Modulation of DNA damage/DNA repair capacity by XPC polymorphisms

Abstract

XPC, a key protein in the nucleotide excision repair (NER) pathway, recognizes damaged DNA and initiates NER. Genetic variations in the XPC gene might be associated with altered DNA repair capacities (DRC). In this study, we genotyped three XPC polymorphisms, Ala499Val (C → T), PAT (−/+) and Lys939Gln (A → C), and measured the DNA damage/DRC by alkaline comet assay challenged by BPDE and gamma-radiation in 476 healthy subjects. We also evaluated the associations between DNA damage/DRC and genotypes of XPC polymorphisms.

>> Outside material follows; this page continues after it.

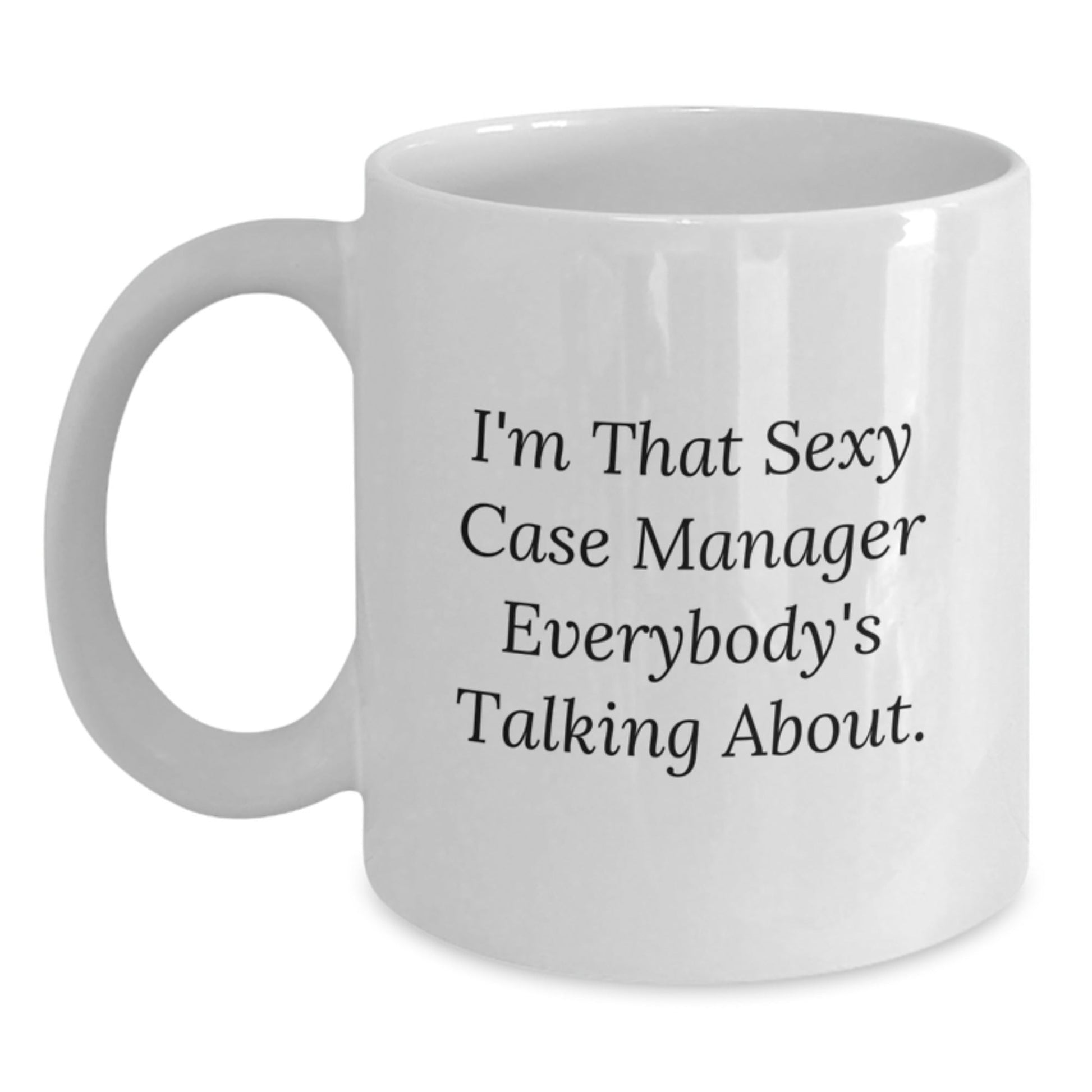 Funny Case Manager Gifts for Christmas Unique Presents from Coworkers to Family, White Coffee Mug, I'm That Sexy Case Manager Everybody's Talking About. - The Buy Boom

Compared with the XPC Lys939Gln homozygous wild type (AA) subjects, subjects with the variant alleles (AC and CC) had significantly higher DNA damages induced by BPDE (Median and 95% confidence interval [CI]: 3.16 (3.01–3.44) vs. 2.88 (2.51–3.05), P = 0.01), and gamma-radiation (4.18 (3.94–4.44) vs. 3.71 (3.49–4.04), P = 0.01). However, subjects with the variant alleles (CT and TT) of Ala499Val exhibited a 8.6% and 13.1% decrease in DNA damages induced by BPDE ( P = 0.05) and gamma-radiation ( P = 0.001), respectively. Significant correlations were found between genotypes and induced DNA damages in XPC Lys939Gln (For BPDE: R = 0.12, P = 0.01; for gamma-radiation: R = 0.094, P = 0.046) and Ala499Val (For BPDE: R = −0.11, P = 0.03; for gamma-radiation: R = −0.16, P = 0.0009). The haplotypes “T-A” (in the order of Ala499Val-PAT-Lys939Gln) was associated with the lowest DNA damages. Our results suggested that the DRC of host cells might be modulated by specific XPC polymorphisms.